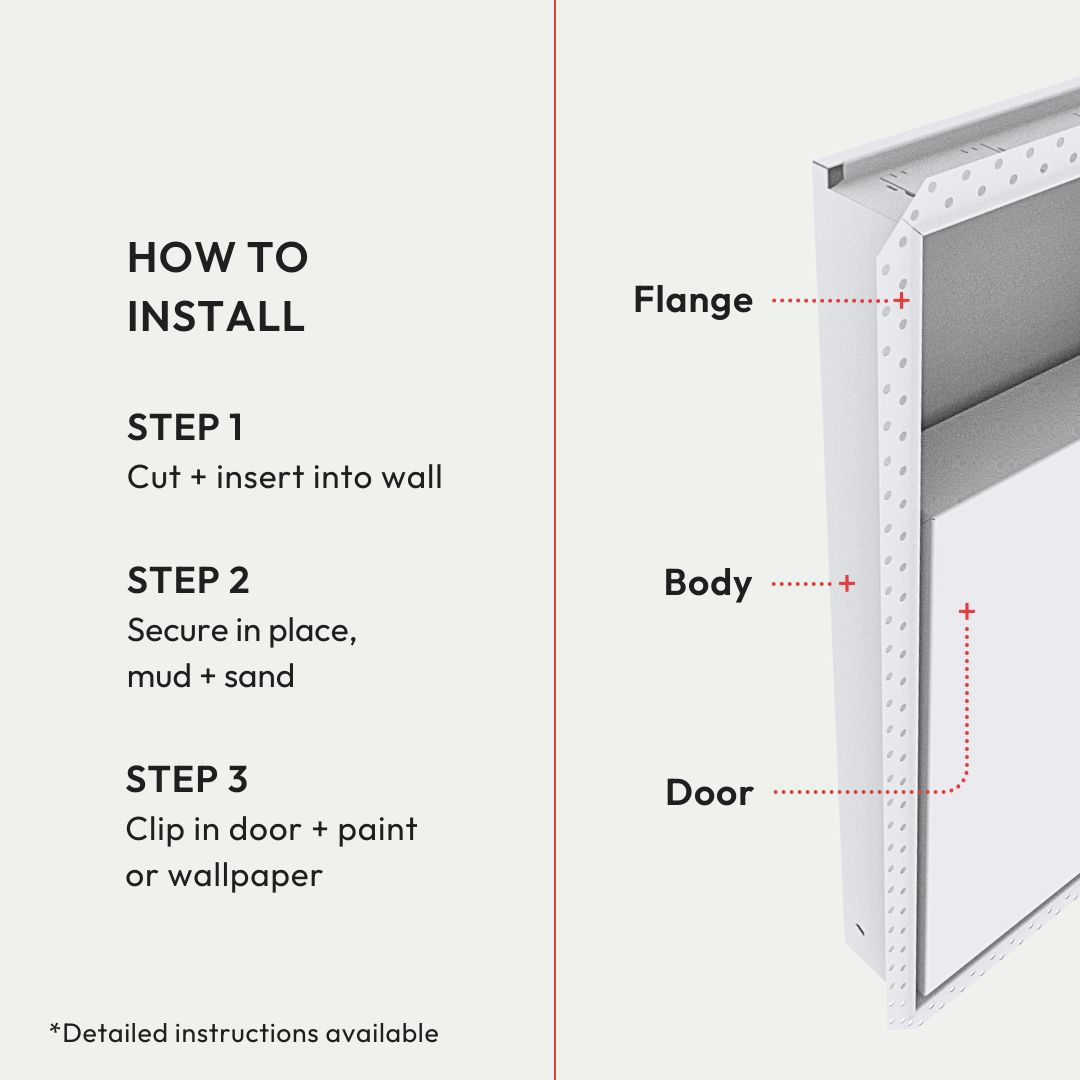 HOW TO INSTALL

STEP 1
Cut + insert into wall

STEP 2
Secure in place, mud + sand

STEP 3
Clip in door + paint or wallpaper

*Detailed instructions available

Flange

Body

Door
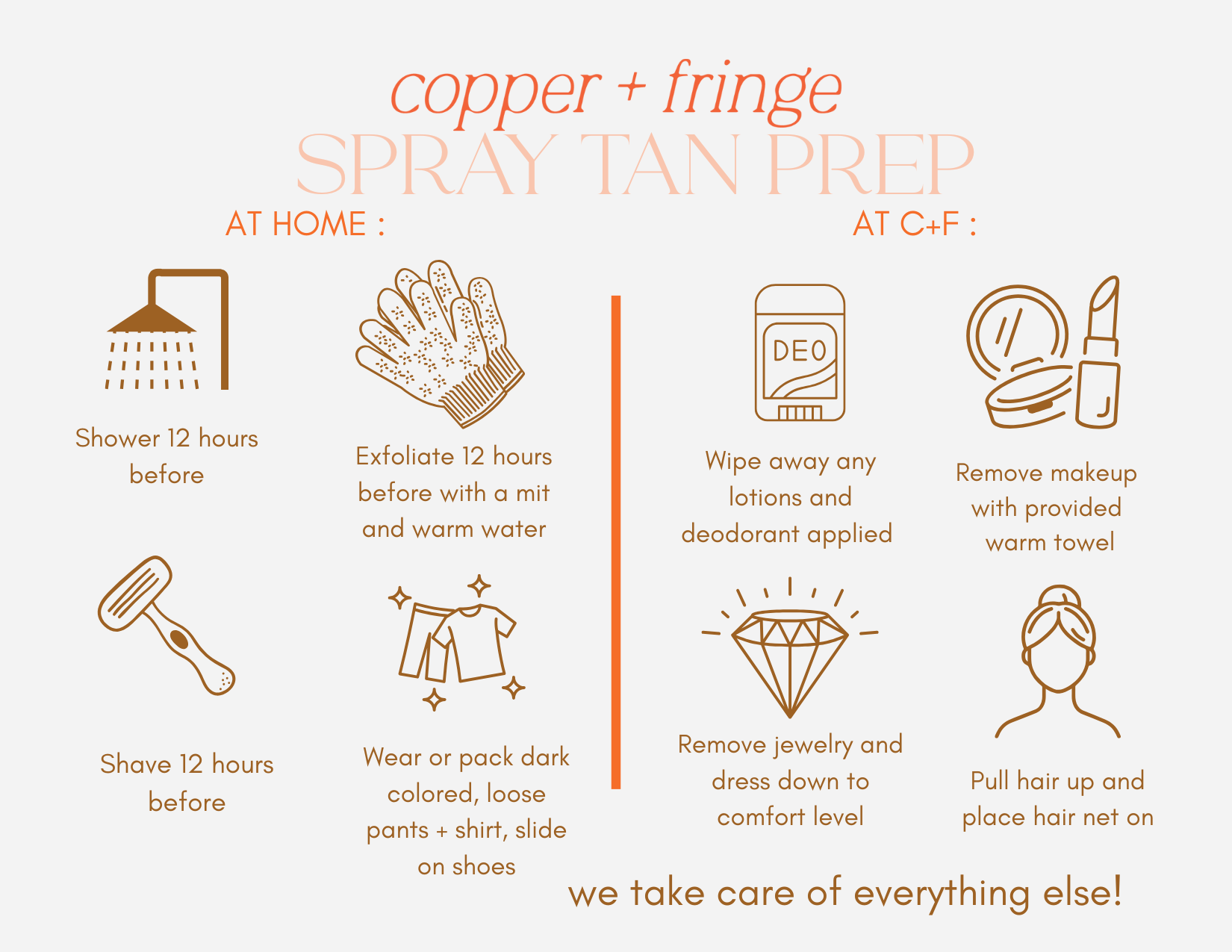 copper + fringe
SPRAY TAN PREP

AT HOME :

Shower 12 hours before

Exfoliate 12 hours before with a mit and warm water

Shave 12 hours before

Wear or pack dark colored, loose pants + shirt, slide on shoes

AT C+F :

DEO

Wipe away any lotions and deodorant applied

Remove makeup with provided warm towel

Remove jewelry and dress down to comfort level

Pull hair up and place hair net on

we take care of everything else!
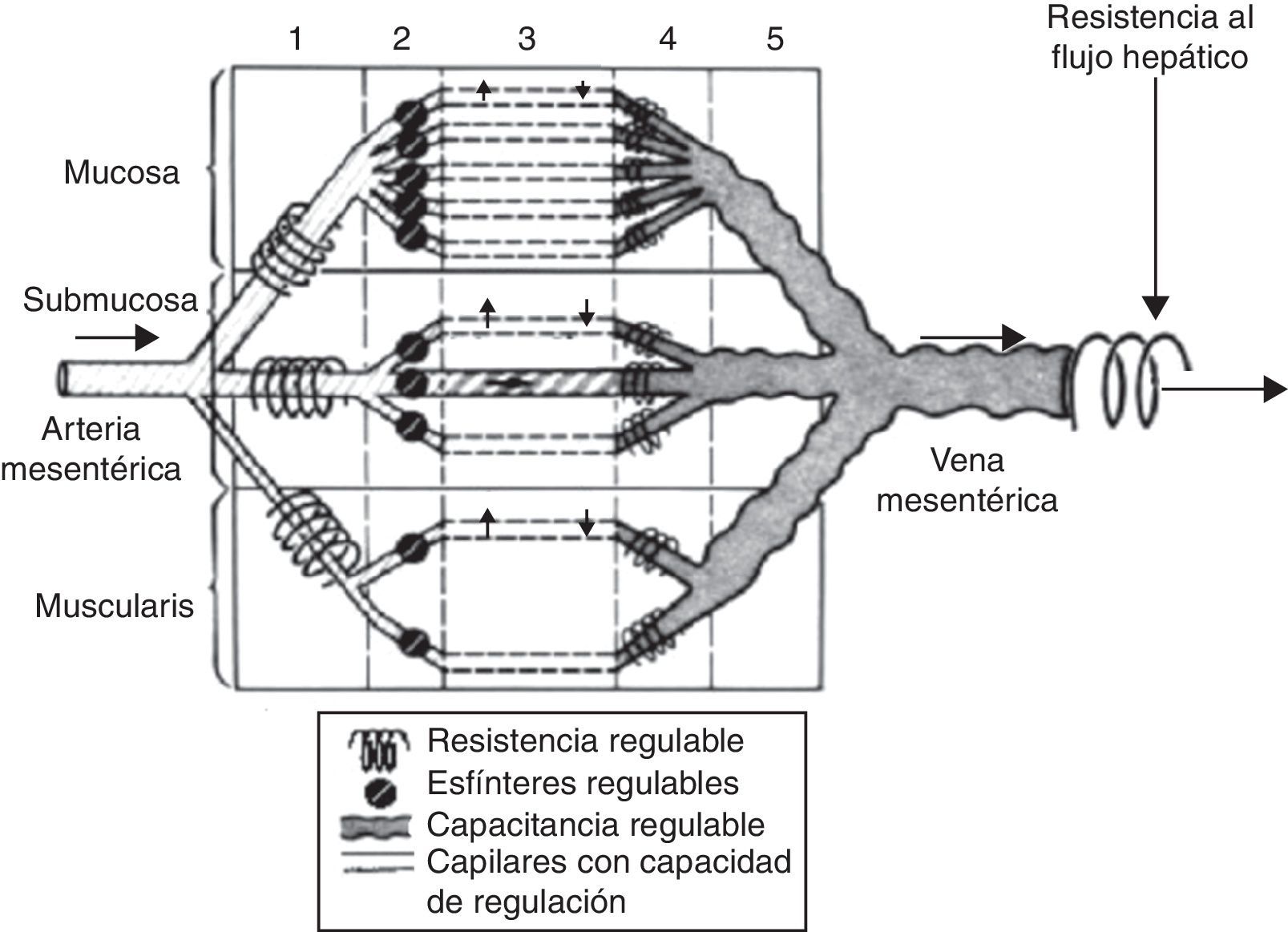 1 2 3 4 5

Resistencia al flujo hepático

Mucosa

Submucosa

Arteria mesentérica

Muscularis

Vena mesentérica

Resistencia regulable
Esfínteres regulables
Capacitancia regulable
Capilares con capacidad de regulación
++++
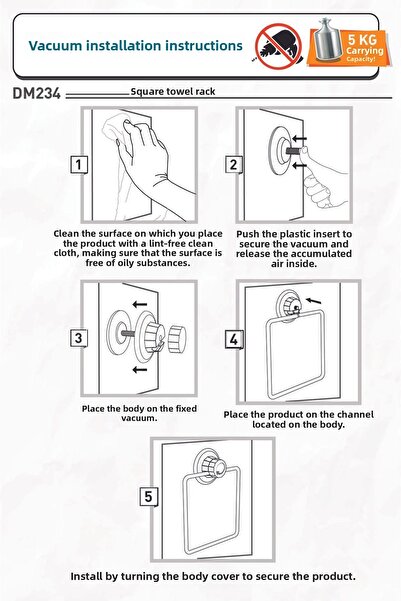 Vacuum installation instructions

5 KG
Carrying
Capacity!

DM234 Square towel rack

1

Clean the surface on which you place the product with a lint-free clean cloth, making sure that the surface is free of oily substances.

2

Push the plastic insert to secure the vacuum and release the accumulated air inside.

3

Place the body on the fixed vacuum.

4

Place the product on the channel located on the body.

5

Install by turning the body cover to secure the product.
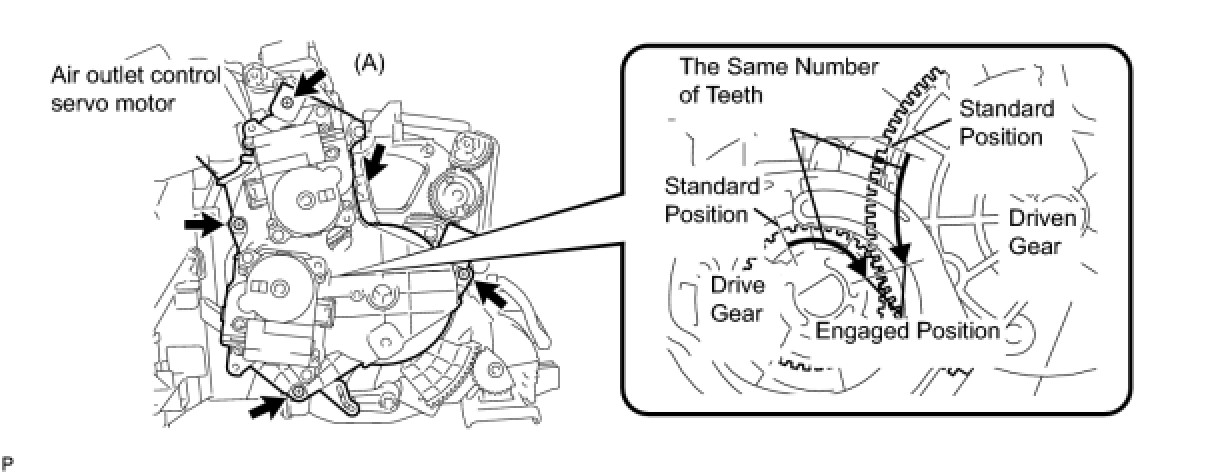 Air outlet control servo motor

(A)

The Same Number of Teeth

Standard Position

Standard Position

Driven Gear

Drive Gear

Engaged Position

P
++++
ASSIGNED TASK:
From the listing above, restate verbatim the lines running from the one with "Remove makeup with provided warm towel" through the one with "Capilares con capacidad de regulación", inclusive, but not the pictures.

RESPONSE BELOW:
Remove makeup with provided warm towel

Remove jewelry and dress down to comfort level

Pull hair up and place hair net on

we take care of everything else!
 1 2 3 4 5

Resistencia al flujo hepático

Mucosa

Submucosa

Arteria mesentérica

Muscularis

Vena mesentérica

Resistencia regulable
Esfínteres regulables
Capacitancia regulable
Capilares con capacidad de regulación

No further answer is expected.